J Am Acad Psychiatry Law. 2023 Jan 16:JAAPL.220029-21. doi: 10.29158/JAAPL.220029-21. Online ahead of print.PMID: 36646453
The abstract is copied below:
Electroconvulsive therapy (ECT) is a safe and effective treatment used for numerous psychiatric conditions. While many patients for whom ECT is indicated are able to give voluntary informed consent, some lack decision-making capacity (DMC), at least temporarily. Case reports from numerous countries involving ECT for patients who lack DMC indicate overall positive outcomes and high patient satisfaction with results comparable with those of consenting patients; some patients regain DMC with ECT. Laws and regulations pertaining to ECT vary widely around the world and across the United States. Many United States jurisdictions over-regulate ECT relative to other interventions with comparable risks and potential benefits. While laws restricting whether and under what circumstances patients who lack DMC may receive ECT likely are aimed at protecting incapacitated persons, such laws sometimes undermine important ethics obligations and should be re-evaluated.Keywords: decision-making capacity; electroconvulsive therapy; informed consent; involuntary treatment; nonvoluntary treatment.
The article is here.
And from the text:
This is an excellent, extremely well presented and written commentary on the ethics of laws regarding ECT in patients who lack decision-making capacity.
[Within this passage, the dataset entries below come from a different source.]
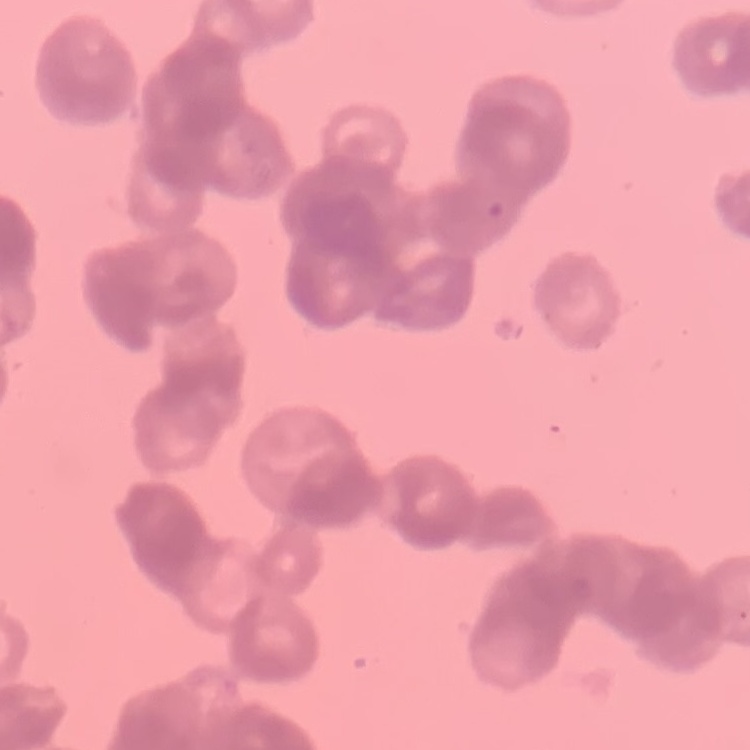
Summary:
  - Red blood cell morphology: rouleaux formation
  - Stain: Field's or Giemsa
  - Preparation: thin peripheral smear
  - Image type: one tile cut from a larger photomicrographAssess this cell for malaria.
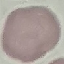

Uninfected.

capture: smartphone camera at the microscope eyepiece
image_type: cell patch, automatically extracted from a larger field of view and resized to 64 × 64 pixels
stain: Giemsa
preparation: thin smearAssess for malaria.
The distinction between non- and involuntary ECT is interesting, as is the information about "medical" versus "psychiatric" emergency situations. It would be so helpful to actually know the cost, in terms of suffering and death, of all the restrictive ECT laws; the truth is likely so radically different from the lay public's monolithic idea that such laws "protect" patients from harm. These authors call for activism to implement policy change; kudos to them for that call, as well as a superb article.